Adlai had barely stopped talking since we left our holiday house in the pursuit of adventure – he’d had a new burst of energy at the prospect. We headed to the beach and found rocks piled up begging to be conquered. I hadn’t planned to go to the top but as we climbed from one rock to the next, avoiding increasingly precarious drops, our excitement grew and the sense of imminent glory was too great to turn back.
We paused at the top – half admiring our own sense of greatness, half wondering how on earth we’d get down. Adlai had moments of concern but overall he left the worrying to me and concentrated on talking and comparing himself to every superhero he could think of. Getting down was more difficult then climbing up and the incoming tide added an element of urgency which left me relieved to be back on ‘solid’ sand.
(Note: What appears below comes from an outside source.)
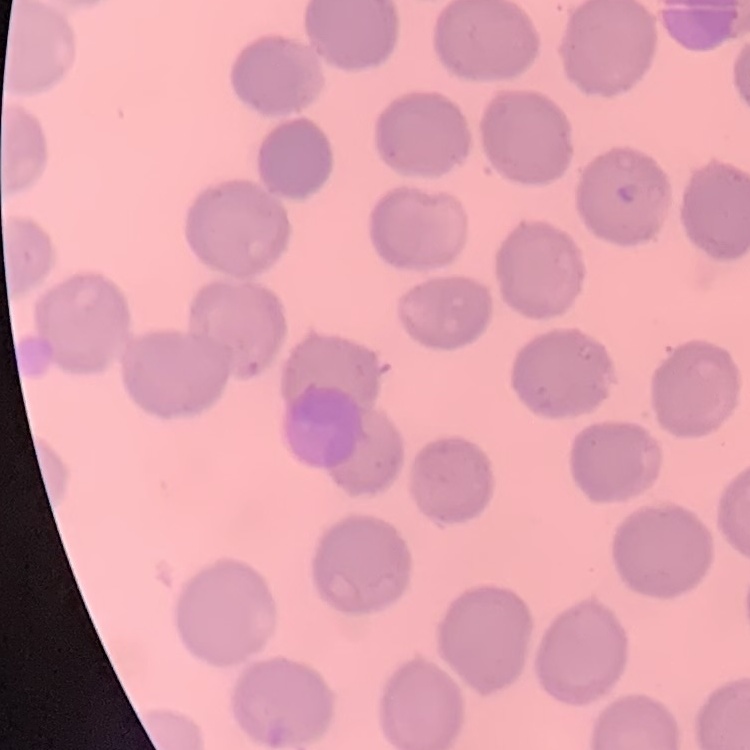 The red blood cells exhibit no rouleaux formation. Square crop of a larger photomicrograph. Stained with either Field's or Giemsa. Thin blood smear.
Adlai, though, immediately forgot about any of the danger he’d just faced and was keen to embark on another climb.
I’m learning that my boys are always looking for adventure – they love stories about it, watching movies about it and playing computer games about it. But most of all they love living it. I want to show my boys adventure in real life so they don’t spend their whole lives in TV shows and computer games looking for it. Sometimes parks and pretending to be Spiderman on the back of a sofa don’t cut it.
Sometimes only going into the wild will do.